Stated problem 1 –
Copy the records word for word, starting at the line containing "How far is the penguin's" and going through the final line of the records, with both ends included.

Passage to read –
NOW THEREFORE THIS AGREEMENT WITNESSETH:
DEFINITION
1. In this Agreement the term "share" or "shares" means, as the case
may be, one or more Class B Common shares without par value in the capital stock
of the Company as constituted at the date of this Agreement.
GRANTING OF OPTION
2. The Company hereby irrevocably grants to the Optionee a
non-assignable, non-transferable option to purchase ________ shares in the
capital stock of the Company (the "Option") at a price of $____ per share (the
"Option Price") on the terms and conditions hereinafter set forth.

Stated problem 2 –
Repeat the option agreement text word for word, from "NOW THEREFORE THIS" up to and including "hereinafter set forth.".

Data shown –
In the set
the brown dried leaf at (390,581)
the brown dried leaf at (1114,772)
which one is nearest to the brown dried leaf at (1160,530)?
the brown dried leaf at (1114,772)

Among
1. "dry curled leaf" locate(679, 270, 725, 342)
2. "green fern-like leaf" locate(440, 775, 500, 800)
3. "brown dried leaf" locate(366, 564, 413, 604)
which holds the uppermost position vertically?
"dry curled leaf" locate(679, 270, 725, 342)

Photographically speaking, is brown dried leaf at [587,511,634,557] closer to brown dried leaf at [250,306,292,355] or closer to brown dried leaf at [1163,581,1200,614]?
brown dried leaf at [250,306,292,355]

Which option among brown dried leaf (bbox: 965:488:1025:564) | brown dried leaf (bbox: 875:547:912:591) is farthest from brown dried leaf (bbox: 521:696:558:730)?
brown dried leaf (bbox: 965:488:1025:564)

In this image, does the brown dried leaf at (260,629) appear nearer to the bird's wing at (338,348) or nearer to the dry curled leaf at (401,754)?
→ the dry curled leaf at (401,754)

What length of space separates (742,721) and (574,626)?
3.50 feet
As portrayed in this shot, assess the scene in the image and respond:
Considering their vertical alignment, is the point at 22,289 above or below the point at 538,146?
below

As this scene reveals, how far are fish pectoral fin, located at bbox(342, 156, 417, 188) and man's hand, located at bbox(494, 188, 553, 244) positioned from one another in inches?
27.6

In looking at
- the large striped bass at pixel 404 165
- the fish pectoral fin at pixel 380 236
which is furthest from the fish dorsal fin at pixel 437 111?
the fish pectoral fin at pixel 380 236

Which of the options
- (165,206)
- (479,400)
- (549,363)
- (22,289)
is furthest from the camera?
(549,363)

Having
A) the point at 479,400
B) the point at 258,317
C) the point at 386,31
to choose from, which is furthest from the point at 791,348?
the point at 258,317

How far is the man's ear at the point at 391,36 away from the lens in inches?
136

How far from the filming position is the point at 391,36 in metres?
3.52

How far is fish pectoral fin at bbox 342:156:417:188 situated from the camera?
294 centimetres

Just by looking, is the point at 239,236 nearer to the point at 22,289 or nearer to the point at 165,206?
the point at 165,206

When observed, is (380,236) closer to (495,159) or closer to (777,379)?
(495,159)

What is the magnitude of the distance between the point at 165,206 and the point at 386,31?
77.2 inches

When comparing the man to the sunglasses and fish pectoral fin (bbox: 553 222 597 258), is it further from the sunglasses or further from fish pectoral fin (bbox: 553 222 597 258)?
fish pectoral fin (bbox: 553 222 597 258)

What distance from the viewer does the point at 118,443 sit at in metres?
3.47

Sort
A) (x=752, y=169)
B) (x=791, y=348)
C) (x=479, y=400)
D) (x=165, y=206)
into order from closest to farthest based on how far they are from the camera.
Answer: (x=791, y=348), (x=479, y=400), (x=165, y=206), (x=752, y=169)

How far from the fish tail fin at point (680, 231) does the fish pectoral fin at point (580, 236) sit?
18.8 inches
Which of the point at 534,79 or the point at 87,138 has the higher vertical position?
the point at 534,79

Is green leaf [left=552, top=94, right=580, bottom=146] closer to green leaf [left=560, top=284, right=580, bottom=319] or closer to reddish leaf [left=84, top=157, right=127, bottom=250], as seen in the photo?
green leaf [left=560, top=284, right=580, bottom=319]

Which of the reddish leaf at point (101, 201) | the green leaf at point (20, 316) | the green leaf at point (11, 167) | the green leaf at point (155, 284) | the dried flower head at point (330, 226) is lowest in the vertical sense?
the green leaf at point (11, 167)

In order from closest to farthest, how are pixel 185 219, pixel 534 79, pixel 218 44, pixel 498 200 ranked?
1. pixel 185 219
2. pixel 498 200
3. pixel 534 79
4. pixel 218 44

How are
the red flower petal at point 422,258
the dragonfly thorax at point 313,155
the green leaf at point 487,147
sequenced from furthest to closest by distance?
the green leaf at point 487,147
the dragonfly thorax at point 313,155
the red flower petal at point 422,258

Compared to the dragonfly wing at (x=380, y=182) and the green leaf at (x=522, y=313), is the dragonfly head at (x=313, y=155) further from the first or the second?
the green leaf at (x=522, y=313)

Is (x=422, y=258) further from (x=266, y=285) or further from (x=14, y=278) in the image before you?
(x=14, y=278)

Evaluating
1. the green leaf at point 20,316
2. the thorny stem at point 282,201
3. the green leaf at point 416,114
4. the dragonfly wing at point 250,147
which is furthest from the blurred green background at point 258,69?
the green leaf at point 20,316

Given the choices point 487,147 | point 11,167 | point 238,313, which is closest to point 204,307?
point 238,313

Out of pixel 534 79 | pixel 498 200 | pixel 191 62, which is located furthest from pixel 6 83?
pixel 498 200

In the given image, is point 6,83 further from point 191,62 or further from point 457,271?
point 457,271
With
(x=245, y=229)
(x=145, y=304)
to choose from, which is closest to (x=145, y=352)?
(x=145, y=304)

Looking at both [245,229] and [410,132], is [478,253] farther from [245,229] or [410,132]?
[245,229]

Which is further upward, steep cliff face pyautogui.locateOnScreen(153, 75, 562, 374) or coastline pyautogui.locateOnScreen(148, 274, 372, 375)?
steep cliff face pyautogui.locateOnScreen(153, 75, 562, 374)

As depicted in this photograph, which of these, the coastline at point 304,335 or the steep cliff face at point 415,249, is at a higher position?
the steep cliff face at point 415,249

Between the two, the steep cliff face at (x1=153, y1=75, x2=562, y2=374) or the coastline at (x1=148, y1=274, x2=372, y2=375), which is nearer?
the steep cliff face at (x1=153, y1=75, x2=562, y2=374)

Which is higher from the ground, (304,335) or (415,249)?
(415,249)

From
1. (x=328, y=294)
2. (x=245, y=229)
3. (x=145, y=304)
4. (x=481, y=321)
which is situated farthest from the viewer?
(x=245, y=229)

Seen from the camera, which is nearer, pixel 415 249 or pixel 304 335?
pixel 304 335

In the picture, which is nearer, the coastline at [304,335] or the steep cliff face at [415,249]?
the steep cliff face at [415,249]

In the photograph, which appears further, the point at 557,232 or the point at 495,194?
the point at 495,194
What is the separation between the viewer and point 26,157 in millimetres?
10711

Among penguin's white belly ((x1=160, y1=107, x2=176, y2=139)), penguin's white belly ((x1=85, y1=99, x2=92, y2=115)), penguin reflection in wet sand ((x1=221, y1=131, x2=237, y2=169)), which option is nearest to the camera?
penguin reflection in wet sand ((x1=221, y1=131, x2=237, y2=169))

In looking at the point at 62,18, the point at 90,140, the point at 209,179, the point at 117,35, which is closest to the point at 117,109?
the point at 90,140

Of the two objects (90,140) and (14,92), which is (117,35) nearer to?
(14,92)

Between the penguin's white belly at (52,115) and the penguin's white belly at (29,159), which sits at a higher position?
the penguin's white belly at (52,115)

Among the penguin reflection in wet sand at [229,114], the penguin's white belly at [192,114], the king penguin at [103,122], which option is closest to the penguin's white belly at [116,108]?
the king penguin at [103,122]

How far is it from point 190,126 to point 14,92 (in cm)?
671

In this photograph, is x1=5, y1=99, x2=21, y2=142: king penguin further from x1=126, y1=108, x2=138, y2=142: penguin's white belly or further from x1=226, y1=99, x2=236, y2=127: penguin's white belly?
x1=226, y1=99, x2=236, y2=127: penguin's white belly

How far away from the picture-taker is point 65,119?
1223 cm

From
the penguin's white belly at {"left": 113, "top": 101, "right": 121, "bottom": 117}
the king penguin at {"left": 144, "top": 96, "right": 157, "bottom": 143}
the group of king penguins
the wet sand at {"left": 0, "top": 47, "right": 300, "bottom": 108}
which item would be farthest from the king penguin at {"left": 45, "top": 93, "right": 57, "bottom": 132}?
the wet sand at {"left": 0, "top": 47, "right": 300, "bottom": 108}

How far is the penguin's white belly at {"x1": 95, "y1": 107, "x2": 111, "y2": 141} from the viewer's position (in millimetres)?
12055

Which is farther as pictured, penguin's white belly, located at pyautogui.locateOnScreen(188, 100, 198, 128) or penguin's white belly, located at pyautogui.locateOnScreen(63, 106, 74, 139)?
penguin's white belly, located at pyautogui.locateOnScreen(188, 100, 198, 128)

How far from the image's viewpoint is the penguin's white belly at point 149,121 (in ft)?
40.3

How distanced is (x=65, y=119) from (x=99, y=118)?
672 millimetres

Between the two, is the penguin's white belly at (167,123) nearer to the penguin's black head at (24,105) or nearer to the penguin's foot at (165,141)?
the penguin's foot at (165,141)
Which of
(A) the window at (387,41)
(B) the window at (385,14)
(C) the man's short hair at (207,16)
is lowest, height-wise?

Final answer 1 –
How far is the penguin's white belly at {"x1": 95, "y1": 107, "x2": 111, "y2": 141} from the viewer's position (in millimetres)?
12055

Which is farther as pictured, penguin's white belly, located at pyautogui.locateOnScreen(188, 100, 198, 128) or penguin's white belly, located at pyautogui.locateOnScreen(63, 106, 74, 139)?
penguin's white belly, located at pyautogui.locateOnScreen(188, 100, 198, 128)

How far from the image's viewpoint is the penguin's white belly at point 149,121 (in ft)?
40.3

How distanced is (x=65, y=119) from (x=99, y=118)?
672 millimetres

Between the two, is the penguin's white belly at (167,123) nearer to the penguin's black head at (24,105) or nearer to the penguin's foot at (165,141)?
the penguin's foot at (165,141)
Which of
(A) the window at (387,41)
(B) the window at (385,14)
(C) the man's short hair at (207,16)
is lowest, height-wise?

Final answer 2 –
NOW THEREFORE THIS AGREEMENT WITNESSETH:
DEFINITION
1. In this Agreement the term "share" or "shares" means, as the case
may be, one or more Class B Common shares without par value in the capital stock
of the Company as constituted at the date of this Agreement.
GRANTING OF OPTION
2. The Company hereby irrevocably grants to the Optionee a
non-assignable, non-transferable option to purchase ________ shares in the
capital stock of the Company (the "Option") at a price of $____ per share (the
"Option Price") on the terms and conditions hereinafter set forth.